(Short text fragments from websites)
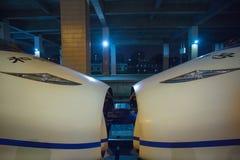 Ultrasnelle trein in Hangzhou-station Royalty-vrije Stock Afbeelding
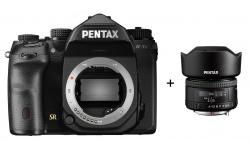 Pentax K-1 Mark II + FF Objektiv Pentax HD FA 35/2 a karta 32GB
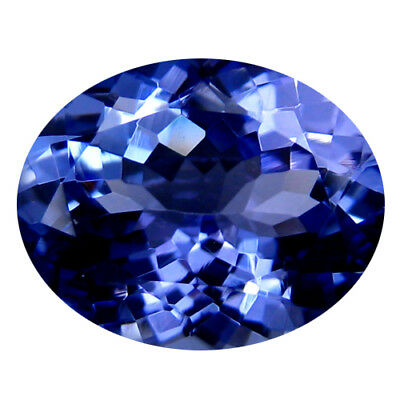 2.83Ct MIND BOGGLING ! TOP RICH FIRE AAA+ BLUISH VIOLET NATURAL TANZANITE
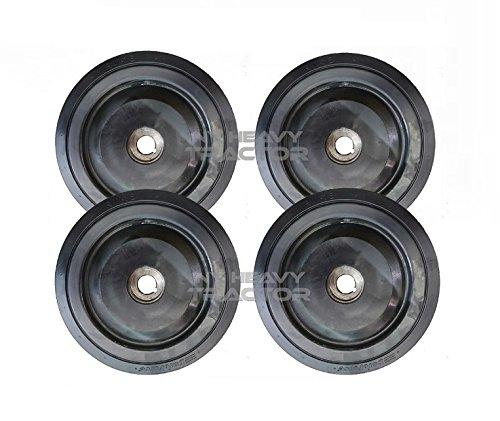 Asv 10'' Wheel Gp Bogie Middle X4 Fits Asv Sr80 Rubber Track 2035-179 2035179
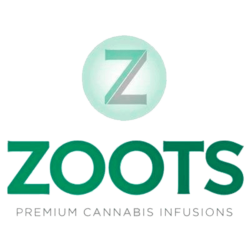Zoots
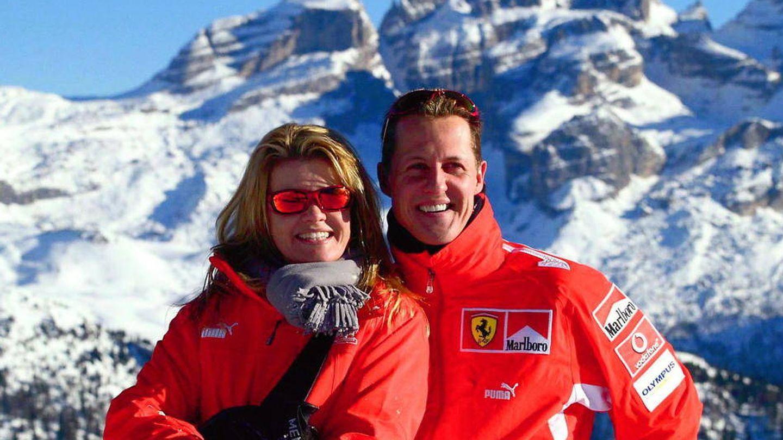 Schumacher con su mujer Corinna en una imagen de archivo (Gtres)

# WORK REQUEST:
The data above should be restated exactly, with its images dropped.

# EXERCISE OUTPUT:
 Ultrasnelle trein in Hangzhou-station Royalty-vrije Stock Afbeelding
 Pentax K-1 Mark II + FF Objektiv Pentax HD FA 35/2 a karta 32GB
 2.83Ct MIND BOGGLING ! TOP RICH FIRE AAA+ BLUISH VIOLET NATURAL TANZANITE
 Asv 10'' Wheel Gp Bogie Middle X4 Fits Asv Sr80 Rubber Track 2035-179 2035179
Zoots
 Schumacher con su mujer Corinna en una imagen de archivo (Gtres)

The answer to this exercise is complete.